The fictional I’s master identity, the primary social status that the MFA-inspired clan often claim, is one as a specific victim. The idea that one’s master’s identity might transcend victimhood, that a person could productively detach and examine “what happened to me” never appears. Excised is any possibility of a conditional or incomplete understanding, because, after all, the wounded narrator stakes their irrefutable claim: “This is MY truth.” What results is “the readerly text,” as Barthes put it, one devoid of multiple interpretations and reinventions. Hallelujah, brothers and sisters! Come one and all, witness this: Salvation has been reached, the narrative arc has closed, and the demons of mystery and ambiguity have been exorcised. Are you not satisfied!

If a submission deviates from this script, the most common risk-averse generic rejection is that the piece is a “not a fit” for their publication.

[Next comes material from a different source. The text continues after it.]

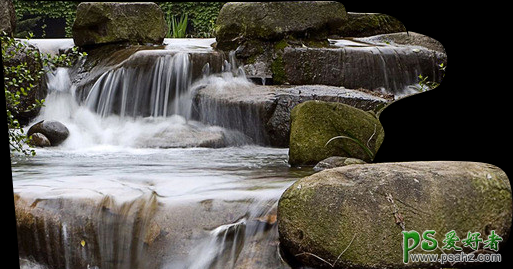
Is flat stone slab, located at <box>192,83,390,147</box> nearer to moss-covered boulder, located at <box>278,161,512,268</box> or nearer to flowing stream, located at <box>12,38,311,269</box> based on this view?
flowing stream, located at <box>12,38,311,269</box>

When more detailed rejections arrive, common phrases include“we didn’t feel it,” “this feels distant,”“readers need to connect with your struggle,” or “where’s the hope or healing?”

We can turn the last question on its head: An ethos that denies how present consciousness shapes the examination of the past; that fails to acknowledge the reconstructed and limited nature of memory; that rejects applying second-order paradigms (sociological, psychological) transparently, that jettisons ambiguity and unresolvability,  where’s the hope for literature, in all of that?